人口減少時代でも音楽大学の入学倍率は1倍超の現実

音楽に特化したマンションの話をすると、必ず聞かれることがあります。それは、「音楽を好きな人がいるのはわかるけど、本当にそんなにたくさんの需要があるの?」ということです。

 

確かに、自分自身が音楽とあまりかかわらずに毎日を過ごしている方ですと、世の中の多くの人も同じように暮らしていると感じられるでしょう。

 

しかし、実際には日々、歌や楽器に触れ、生活したいと願う人が多くいます。その証拠に、音楽大学や音楽専門学校の募集人数は、首都圏だけでも毎年9000人以上にのぼります。日本全国なら、その数はさらに増えます。もちろん、これはあくまで募集人数ですから、この数字がそのまま卒業人数になるわけではありません。

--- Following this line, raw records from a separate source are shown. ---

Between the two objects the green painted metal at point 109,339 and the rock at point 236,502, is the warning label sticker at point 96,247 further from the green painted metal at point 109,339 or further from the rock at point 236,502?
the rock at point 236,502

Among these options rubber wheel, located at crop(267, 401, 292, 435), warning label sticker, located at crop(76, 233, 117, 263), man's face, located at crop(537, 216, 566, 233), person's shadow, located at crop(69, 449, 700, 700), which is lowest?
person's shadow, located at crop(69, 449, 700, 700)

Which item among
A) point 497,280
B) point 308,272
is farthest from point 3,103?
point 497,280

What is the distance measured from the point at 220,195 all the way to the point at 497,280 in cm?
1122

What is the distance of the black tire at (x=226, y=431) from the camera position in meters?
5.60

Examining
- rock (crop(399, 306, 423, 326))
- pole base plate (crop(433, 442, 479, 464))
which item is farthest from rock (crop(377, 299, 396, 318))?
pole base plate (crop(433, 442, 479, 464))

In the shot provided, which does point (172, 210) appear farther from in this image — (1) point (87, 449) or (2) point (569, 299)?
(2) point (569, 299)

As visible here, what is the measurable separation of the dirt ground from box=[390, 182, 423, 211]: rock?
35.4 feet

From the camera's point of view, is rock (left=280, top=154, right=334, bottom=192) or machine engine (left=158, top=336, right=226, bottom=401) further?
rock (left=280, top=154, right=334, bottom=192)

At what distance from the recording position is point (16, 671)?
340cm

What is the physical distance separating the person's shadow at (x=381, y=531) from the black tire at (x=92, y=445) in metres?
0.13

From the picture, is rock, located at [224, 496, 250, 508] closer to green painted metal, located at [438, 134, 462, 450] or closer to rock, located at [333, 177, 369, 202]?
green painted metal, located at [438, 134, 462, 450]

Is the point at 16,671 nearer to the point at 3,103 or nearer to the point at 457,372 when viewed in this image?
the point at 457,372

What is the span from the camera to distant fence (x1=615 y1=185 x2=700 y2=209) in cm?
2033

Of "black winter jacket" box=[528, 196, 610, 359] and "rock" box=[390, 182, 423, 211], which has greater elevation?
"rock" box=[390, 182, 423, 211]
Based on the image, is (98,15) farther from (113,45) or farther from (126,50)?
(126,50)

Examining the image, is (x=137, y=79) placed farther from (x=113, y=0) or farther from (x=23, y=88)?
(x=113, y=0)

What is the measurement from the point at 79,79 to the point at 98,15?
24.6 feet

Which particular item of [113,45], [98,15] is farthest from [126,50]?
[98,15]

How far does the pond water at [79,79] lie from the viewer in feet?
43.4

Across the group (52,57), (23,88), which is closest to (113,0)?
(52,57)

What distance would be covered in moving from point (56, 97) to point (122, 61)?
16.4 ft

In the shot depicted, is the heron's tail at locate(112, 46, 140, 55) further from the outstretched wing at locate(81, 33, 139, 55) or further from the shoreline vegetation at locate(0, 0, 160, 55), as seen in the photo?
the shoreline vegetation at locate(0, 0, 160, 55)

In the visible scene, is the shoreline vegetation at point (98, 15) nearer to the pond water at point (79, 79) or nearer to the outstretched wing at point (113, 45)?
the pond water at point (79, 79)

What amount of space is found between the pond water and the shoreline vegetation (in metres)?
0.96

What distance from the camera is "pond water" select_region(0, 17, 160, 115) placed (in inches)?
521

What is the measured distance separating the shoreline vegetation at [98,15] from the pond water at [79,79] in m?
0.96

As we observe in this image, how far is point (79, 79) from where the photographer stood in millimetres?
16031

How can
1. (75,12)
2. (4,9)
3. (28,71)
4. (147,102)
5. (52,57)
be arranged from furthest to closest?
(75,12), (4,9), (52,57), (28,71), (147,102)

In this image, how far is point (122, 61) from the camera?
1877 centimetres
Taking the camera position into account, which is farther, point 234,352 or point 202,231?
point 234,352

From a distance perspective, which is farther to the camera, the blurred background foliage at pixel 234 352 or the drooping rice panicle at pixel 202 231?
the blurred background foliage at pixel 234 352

それでも毎年かなり多くの学生が音楽を専門的に学び、社会に巣立っていくのだということは、おわかりになると思います。

 

さらに、音楽学校ではなくても、軽音楽部や合唱部、ブラスバンド部に所属したり、あるいは友人たちとバンドを組んで音楽を趣味とする学生はたくさんいます。学生時代を音楽漬けで過ごした彼らが、卒業したとたんに、音楽と無関係の生活を始めるとは、到底思えません。

 

仮に、1年間に1万人の卒業生がいるとすれば、10年間で10万人です。そうやって実際に街を見渡してみると、通勤電車の中でヘッドフォンをつけ音楽を聴いている人や、ギターなどの楽器を背負って歩く人々の数が、意外と多いことに気づくはずです。ちなみに、第1回で大学の生徒不足の話をしましたが、ほとんどの音楽大学や芸術系大学の倍率は、人口減少時代でも、依然として1倍を超えています。

 

少し古いデータですが、「07年度私立大学短期大学等入学志願動向」によると、私立大学の約40%、短期大学の約50%で定員割れを起こしています。そんな状況にもかかわらず音楽系大学の人気が衰えないのは、音楽で生きることを目指す若者が一定数以上、確実に存在するからでしょう。

「大人になって楽器を始める人」も増えている!?

それに加え、近年は音楽を日常に取り入れたいと考える層が、音大の学生や卒業生以外にも広がっています。

 

2010年3月7日の日経新聞に、1994年度末からの15年間で、ヤマハ音楽教室の生徒数全体に占める大人の比率が8%から22%へ急伸したという記事が出ていました(生徒数は全体で50万人、大人はそのうちの10万人)。その中には楽譜を読めないような初心者も多く含まれているそうです。

 

ミュージションの入居者の中にも、これまで音楽をきちんと学んだことはないけれど、音楽が生きがいという方もいらっしゃいます。たとえば、大学時代に友だちに誘われてピアノサークルに入って以来、ピアノの楽しさに夢中になり、月1万円でレンタルのグランドピアノを借りて毎日弾いているという方が、ミュージション川越に住んでいるのですが、この方のピアノ熱はかなりのものです。彼のような「隠れた音楽家」が、日本には数多く存在しているのです。